Parole chiave: Danno renale acuto, AKI, cisplatino, gemcitabina, anti-VEGF, immunoterapia, bevacizumab

Introduzione

L’onconefrologia è una recente disciplina nata in campo nefrologico che studia le numerose interrelazioni tra malattie renali e patologie oncologiche [1].  I recenti progressi a livello di diagnosi e terapia hanno infatti portato ad un significativo incremento della sopravvivenza dei pazienti affetti da patologie oncologiche; contestualmente è emerso l’impatto che le patologie renali esercitano in senso prognostico e terapeutico in questa categoria di pazienti. Il danno renale acuto (acute kidney injury [AKI]), sia esso di natura pre -post o intra-renale è sicuramente la sindrome clinica nefrologica maggiormente riscontrata nei pazienti oncologici.

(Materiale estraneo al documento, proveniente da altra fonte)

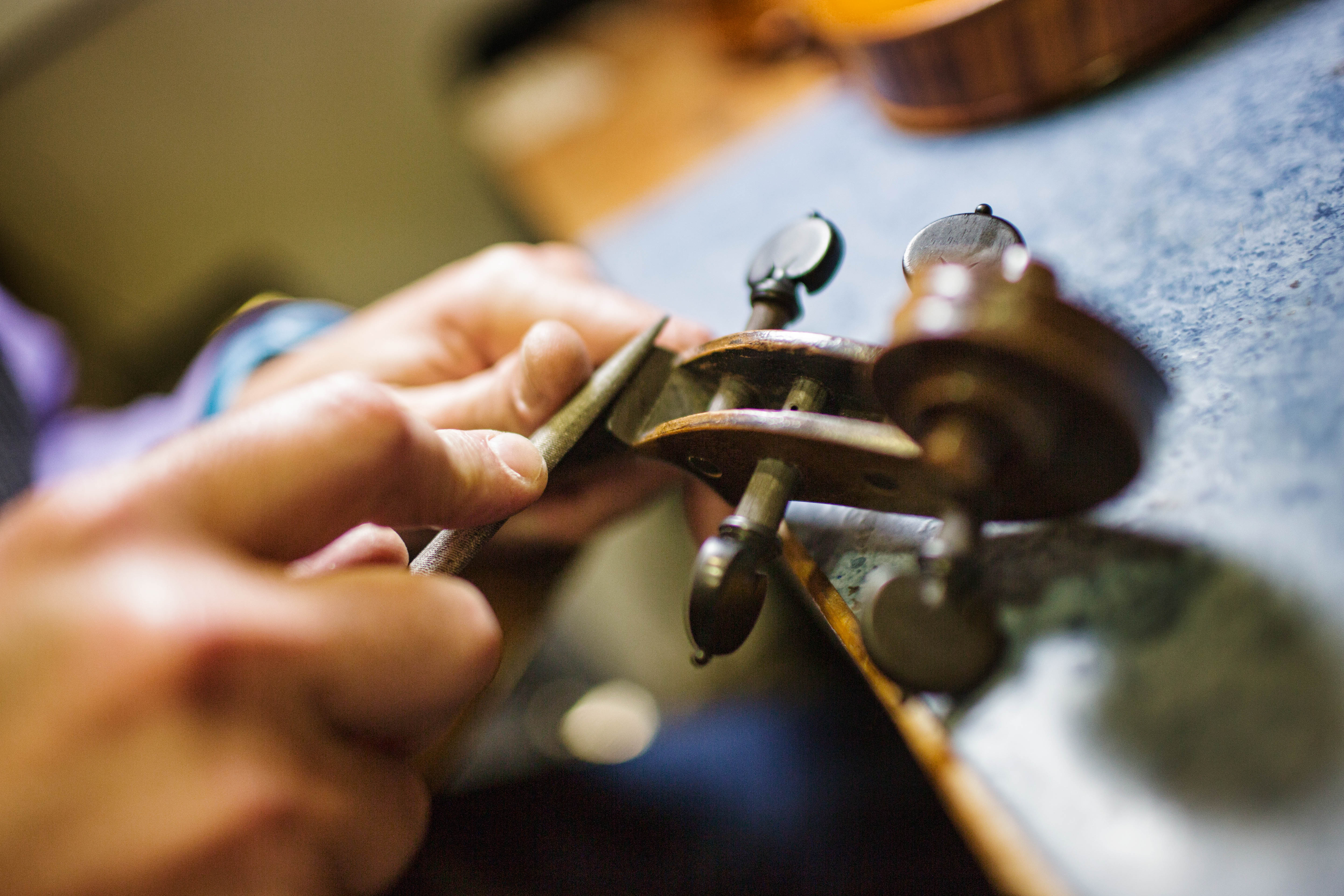 Violin maker assistant WANTED
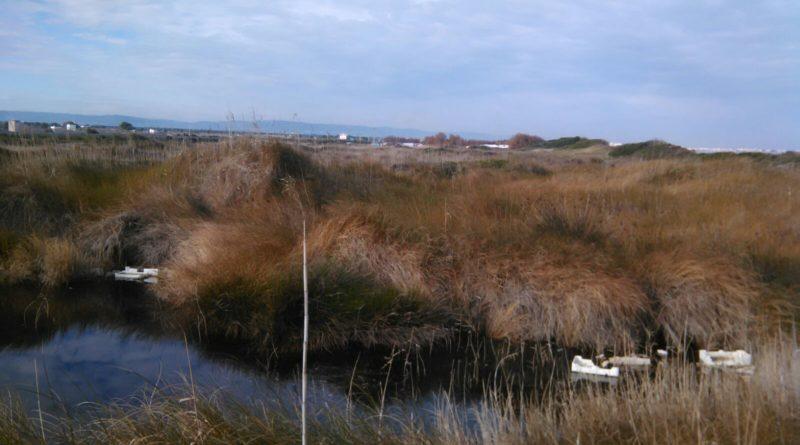 La giunta comunale di Fasano dà il via ai lavori di pulizia del territorio nel parco 'Dune Costiere da Torre Canne a Torre san Leonardo'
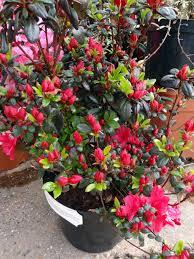 azalée japonaise en pot photo de fleur une pensee fleuriste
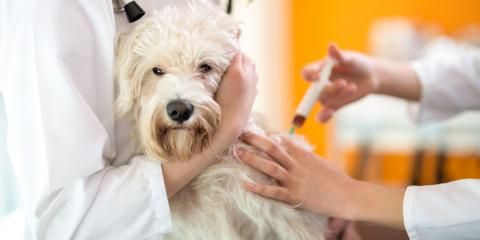 5 Reasons to Vaccinate Your Dog, Columbia, Missouri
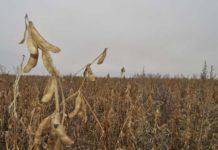 Амурская область потеряла 33 тысячи га посевных площадей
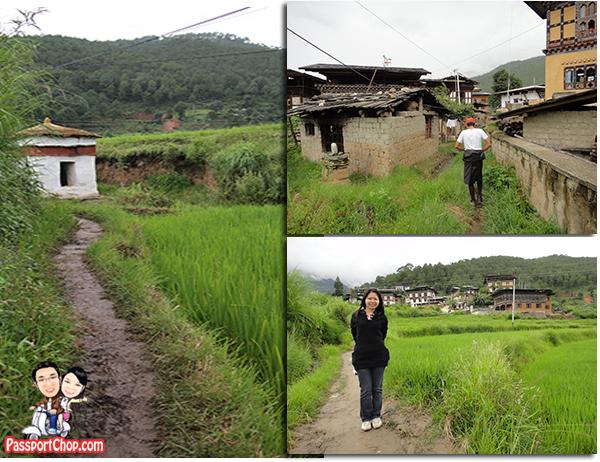 Chimi Lhakhang Punakha Bhutan Divine Madman Temple Fertility Phalluses Penis Effigy Drawings Hike to Temple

Frequentemente, questa sindrome clinica si inserisce in un contesto complesso, caratterizzato dalla presenza di altre sindromi cliniche nefrologiche, quali una preesistente malattia renale cronica o quadri di sindrome nefrosica e/o nefritica riconducibili ad un danno glomerulare. (figura 1). Tra le cause di AKI, un ruolo preminente è esercitato dalla terapia antineoplastica: in tale ottica un’attenta analisi onco-nefrologica risulta imprescindibile, al fine di minimizzare il potenziale impatto negativo a livello multi-organo, al momento della prescrizione, durante il trattamento e, in alcuni casi, al termine del ciclo terapeutico. In questa sede, sono analizzati gli effetti renali a breve e a lungo termine conseguenti alla terapia con farmaci chemioterapici classici, farmaci a bersaglio molecolare e farmaci immunoterapici.

Figura 1. Spettro dei meccanismi di danno renale in corso di patologia neoplastica
Figura 1. Spettro dei meccanismi di danno renale in corso di patologia neoplastica

 

Fattori di rischio per danno renale in corso di terapia con farmaci antineoplastici

Non tutti i pazienti trattati con farmaci antineoplastici nefrotossici presentano danno renale; ciò può dipendere da numerosi fattori che, se presenti, incrementano il rischio di nefrotossicità. In generale, è possibile identificare: 1) fattori dipendenti dalla neoplasia; 2) fattori legati alla tossicità innata del farmaco; 3) fattori dipendenti dal paziente; 4) fattori legati al metabolismo renale dei farmaci oncologici (figura 2) [2].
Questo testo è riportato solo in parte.